Text section:

● ● ● ● ● ● ●

Diabetic ketoacidosis is getting worse, more frequent, and more deadly — and the medical devices meant to stop it are caught in a race against a crisis that’s quietly accelerating.
A 23-year British study tracking nearly 660,000 people has revealed a stark and troubling trend: DKA rates have more than tripled among adults with Type 1 diabetes and increased sixfold among those with Type 2. Recurrence — the dangerous pattern of patients cycling back through the same life-threatening emergency — is running at 31.5% in Type 1 and 12.1% in Type 2. This isn’t a blip. It’s a structural problem building over decades, and the healthcare system is only now beginning to confront it with tools that might actually matter.
A Crisis That Keeps Coming Back
“This long-term analysis shows that DKA is not only becoming more common, but also more likely to reoccur, and often in the same individuals,” said Pratik Choudhary, M.D., endocrinologist at Leicester Diabetes Centre and the University of Leicester. That last part — the same individuals — is what makes this so clinically maddening. It’s not random. There’s a cohort of high-risk patients cycling in and out of emergency wards, and traditional glucose monitoring hasn’t been enough to catch them before they crash.
How bad does it get? Separate UK data covering 2019 to 2022 puts 30-day mortality following a DKA episode at anywhere from 1.8% to 11%, depending on patient profile. In 2019 alone, recurrent DKA within 12 months was documented in 25.1% of Type 1 patients and 9.8% of those with Type 2 — figures that align grimly with the longer longitudinal trends.
Where Continuous Monitoring Comes In
The most compelling counterargument to that trajectory comes from the RELIEF study, which examined what happens when patients actually use Abbott’s FreeStyle Libre continuous glucose monitoring system consistently. The results were hard to dismiss: a 49% reduction in DKA hospitalizations for Type 1 patients and 48% for Type 2, measured over two years, with an 88% persistence rate among users. Those aren’t marginal gains. That’s nearly cutting the hospitalization rate in half.
Still, glucose monitoring only tells part of the story. DKA is fundamentally a ketone problem — the body’s acid load building to dangerous levels — and glucose readings alone can’t always catch it early enough. That’s why researchers have been investigating blood ketone testing patterns alongside CGM data, with preliminary case studies now exploring whether a dual glucose-ketone sensor could close that diagnostic gap for both Type 1 and Type 2 patients.

● ● ● ● ● ● ●

Provided information:

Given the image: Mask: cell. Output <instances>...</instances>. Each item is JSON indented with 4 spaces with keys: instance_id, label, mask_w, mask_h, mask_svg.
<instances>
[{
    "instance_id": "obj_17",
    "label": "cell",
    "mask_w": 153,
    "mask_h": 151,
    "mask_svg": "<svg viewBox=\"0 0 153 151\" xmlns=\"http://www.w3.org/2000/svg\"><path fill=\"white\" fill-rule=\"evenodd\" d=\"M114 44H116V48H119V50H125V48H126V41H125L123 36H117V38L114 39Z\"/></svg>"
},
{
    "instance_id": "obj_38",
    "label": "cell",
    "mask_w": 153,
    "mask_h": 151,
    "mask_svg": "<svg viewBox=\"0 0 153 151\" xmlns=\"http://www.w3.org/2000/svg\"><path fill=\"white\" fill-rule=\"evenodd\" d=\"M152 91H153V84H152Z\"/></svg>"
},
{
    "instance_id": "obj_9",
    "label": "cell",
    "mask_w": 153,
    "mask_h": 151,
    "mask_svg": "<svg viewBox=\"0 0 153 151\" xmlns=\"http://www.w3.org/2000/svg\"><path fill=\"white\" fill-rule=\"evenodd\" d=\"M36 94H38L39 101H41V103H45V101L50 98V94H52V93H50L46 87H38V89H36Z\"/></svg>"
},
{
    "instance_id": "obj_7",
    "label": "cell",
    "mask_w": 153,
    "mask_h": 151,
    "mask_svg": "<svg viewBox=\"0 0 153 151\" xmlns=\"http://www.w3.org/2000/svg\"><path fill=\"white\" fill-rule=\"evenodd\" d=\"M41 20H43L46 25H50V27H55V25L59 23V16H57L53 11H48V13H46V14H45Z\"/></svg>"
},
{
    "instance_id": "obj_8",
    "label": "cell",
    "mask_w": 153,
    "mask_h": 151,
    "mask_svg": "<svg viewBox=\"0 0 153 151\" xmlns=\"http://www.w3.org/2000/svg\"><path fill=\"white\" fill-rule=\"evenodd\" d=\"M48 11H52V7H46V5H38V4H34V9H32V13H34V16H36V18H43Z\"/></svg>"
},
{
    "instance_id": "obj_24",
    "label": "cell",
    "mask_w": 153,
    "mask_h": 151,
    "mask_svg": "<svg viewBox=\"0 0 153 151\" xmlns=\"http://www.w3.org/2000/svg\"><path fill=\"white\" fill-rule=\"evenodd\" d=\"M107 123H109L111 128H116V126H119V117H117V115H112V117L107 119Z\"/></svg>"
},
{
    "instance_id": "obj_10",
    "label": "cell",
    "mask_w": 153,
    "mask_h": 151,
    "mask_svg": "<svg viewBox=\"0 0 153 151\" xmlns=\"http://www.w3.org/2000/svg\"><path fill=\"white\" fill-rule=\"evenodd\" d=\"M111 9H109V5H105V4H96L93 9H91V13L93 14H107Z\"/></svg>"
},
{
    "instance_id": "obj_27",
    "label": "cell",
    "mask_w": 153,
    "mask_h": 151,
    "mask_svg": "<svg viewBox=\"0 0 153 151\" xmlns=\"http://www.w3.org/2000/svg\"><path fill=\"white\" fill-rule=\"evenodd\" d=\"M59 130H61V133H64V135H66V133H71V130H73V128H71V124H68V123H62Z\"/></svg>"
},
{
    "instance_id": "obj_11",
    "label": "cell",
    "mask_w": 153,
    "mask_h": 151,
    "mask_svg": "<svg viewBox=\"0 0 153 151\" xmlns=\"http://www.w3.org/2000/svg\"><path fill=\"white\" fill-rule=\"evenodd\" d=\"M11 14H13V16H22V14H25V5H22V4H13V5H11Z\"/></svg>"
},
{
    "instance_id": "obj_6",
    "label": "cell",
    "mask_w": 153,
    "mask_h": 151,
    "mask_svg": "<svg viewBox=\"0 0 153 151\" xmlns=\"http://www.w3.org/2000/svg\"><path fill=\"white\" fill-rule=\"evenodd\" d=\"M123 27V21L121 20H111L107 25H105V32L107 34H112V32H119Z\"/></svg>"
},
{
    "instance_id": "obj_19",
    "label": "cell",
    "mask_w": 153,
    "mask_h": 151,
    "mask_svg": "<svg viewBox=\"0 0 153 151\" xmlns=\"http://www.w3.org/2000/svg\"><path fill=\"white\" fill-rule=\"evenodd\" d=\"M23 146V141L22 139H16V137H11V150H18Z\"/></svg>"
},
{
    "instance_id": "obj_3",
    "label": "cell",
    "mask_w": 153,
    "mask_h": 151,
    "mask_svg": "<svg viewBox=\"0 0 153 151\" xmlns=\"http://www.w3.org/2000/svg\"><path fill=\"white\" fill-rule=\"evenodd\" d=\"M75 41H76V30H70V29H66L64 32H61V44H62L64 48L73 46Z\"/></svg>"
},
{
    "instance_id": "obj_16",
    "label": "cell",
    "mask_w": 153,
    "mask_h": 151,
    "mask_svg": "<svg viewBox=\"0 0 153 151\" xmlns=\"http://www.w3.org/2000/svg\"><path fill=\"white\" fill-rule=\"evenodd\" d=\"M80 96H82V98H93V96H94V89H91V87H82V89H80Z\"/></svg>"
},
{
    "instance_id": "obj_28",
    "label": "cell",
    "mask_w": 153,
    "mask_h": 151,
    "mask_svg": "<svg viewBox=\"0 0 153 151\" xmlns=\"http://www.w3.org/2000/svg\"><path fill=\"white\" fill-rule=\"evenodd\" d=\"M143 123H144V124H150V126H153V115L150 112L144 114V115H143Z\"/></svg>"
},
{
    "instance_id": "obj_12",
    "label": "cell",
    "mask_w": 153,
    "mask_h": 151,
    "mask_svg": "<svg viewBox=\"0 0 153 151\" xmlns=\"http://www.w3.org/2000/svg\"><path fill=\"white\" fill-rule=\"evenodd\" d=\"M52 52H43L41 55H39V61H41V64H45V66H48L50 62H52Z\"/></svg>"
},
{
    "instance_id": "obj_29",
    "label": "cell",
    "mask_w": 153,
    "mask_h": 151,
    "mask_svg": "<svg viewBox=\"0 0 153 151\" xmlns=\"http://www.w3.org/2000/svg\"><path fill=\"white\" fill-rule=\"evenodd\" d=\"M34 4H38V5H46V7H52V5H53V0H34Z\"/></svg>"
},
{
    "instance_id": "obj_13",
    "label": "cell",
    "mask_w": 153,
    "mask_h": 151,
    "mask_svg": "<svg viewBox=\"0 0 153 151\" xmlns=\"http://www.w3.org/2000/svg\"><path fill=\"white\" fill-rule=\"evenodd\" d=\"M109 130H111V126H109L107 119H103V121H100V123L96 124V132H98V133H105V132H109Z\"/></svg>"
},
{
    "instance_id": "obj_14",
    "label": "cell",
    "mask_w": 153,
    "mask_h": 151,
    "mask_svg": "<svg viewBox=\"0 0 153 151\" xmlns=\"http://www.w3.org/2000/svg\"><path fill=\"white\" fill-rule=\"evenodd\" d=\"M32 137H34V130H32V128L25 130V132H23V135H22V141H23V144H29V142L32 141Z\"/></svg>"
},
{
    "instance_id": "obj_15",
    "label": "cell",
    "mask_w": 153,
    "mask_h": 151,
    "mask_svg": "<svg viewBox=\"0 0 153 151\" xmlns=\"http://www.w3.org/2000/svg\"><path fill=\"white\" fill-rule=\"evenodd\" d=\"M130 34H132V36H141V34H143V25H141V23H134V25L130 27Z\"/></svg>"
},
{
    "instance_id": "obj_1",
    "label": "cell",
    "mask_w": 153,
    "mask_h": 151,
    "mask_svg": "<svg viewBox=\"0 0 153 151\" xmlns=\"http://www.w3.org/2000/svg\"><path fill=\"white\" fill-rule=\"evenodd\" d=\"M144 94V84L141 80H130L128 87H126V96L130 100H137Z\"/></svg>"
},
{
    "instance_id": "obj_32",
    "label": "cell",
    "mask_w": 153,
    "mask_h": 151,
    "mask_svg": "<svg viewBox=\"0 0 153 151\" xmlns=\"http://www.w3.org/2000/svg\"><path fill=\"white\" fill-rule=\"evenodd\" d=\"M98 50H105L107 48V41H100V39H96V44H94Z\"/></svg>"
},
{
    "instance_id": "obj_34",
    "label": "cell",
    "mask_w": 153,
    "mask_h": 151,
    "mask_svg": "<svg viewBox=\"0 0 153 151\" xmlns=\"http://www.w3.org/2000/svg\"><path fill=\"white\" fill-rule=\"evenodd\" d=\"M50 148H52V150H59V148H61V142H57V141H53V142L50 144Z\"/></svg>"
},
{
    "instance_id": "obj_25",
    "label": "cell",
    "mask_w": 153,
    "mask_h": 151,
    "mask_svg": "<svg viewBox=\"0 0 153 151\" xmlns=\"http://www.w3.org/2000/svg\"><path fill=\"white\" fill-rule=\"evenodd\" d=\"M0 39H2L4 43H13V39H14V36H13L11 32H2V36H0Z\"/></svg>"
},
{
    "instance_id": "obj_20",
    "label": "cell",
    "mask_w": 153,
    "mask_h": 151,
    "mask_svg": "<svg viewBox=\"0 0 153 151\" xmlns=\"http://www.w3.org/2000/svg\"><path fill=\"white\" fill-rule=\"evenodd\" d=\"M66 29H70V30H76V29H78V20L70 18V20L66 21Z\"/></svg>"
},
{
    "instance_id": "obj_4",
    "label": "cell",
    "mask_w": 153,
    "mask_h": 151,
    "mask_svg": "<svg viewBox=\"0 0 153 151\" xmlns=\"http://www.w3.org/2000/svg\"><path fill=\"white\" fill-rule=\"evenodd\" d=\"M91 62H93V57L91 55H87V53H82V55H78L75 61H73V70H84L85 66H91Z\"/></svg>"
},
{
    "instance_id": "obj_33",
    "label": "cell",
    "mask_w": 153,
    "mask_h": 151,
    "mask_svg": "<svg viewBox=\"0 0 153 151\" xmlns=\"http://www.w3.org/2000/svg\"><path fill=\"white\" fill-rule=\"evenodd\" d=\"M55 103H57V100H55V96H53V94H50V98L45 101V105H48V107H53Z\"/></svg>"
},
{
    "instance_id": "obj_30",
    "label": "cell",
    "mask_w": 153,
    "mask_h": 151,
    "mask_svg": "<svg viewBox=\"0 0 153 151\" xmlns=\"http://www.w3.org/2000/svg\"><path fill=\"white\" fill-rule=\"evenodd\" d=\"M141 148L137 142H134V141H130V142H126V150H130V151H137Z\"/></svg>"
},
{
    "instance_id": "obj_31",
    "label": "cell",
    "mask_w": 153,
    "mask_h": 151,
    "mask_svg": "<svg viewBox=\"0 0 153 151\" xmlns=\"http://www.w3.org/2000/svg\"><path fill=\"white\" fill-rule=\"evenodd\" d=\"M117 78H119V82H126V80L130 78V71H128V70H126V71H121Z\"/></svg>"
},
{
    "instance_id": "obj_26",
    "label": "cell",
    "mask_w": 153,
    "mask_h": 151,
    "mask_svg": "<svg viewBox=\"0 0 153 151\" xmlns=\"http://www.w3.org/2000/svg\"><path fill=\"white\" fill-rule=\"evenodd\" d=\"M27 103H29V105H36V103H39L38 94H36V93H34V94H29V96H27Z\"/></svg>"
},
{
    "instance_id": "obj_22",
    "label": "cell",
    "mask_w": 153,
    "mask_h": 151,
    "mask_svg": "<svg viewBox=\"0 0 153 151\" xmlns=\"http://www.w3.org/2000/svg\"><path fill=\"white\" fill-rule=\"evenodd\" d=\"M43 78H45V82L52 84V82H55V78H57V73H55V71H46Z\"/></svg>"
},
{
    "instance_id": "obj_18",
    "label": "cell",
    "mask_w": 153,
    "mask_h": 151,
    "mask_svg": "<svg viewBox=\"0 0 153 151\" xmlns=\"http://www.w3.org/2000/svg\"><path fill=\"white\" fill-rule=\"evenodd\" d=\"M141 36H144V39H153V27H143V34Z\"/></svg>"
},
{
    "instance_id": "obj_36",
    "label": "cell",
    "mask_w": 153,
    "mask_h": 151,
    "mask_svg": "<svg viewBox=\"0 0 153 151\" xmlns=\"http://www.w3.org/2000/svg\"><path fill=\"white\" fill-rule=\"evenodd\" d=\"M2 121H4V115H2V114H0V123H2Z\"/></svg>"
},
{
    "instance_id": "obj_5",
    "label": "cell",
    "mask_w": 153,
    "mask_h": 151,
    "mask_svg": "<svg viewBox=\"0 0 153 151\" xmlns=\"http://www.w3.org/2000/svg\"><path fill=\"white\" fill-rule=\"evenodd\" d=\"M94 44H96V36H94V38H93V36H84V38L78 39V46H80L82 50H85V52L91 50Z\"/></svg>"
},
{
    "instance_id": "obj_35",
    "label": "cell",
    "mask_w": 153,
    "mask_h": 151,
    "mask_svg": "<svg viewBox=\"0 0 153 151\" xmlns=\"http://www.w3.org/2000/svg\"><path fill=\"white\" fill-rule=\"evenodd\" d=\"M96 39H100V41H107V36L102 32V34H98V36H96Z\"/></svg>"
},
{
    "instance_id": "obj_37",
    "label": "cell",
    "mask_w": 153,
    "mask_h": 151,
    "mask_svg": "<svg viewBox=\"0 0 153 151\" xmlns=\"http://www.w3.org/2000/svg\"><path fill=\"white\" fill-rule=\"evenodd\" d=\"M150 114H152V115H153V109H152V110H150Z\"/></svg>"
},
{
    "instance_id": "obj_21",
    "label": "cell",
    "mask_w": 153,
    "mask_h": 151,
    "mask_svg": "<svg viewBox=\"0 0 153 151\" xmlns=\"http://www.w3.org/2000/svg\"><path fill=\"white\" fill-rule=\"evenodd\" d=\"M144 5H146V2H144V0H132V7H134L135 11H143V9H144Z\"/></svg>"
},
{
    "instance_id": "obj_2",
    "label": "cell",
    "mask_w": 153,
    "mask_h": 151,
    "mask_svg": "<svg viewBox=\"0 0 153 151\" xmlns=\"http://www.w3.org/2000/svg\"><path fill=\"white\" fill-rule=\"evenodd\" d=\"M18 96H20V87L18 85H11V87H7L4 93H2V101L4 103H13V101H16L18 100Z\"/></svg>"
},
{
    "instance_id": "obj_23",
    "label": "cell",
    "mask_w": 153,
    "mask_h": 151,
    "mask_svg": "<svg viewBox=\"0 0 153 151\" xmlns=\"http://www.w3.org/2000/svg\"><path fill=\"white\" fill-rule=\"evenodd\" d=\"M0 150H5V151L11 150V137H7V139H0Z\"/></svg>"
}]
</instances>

● ● ● ● ● ● ●

What needs to be done:
Can you set down, word for word, the part of the diabetic ketoacidosis text above starting at "A Crisis That Keeps" and ending at "before they crash."?

Your response:
A Crisis That Keeps Coming Back
“This long-term analysis shows that DKA is not only becoming more common, but also more likely to reoccur, and often in the same individuals,” said Pratik Choudhary, M.D., endocrinologist at Leicester Diabetes Centre and the University of Leicester. That last part — the same individuals — is what makes this so clinically maddening. It’s not random. There’s a cohort of high-risk patients cycling in and out of emergency wards, and traditional glucose monitoring hasn’t been enough to catch them before they crash.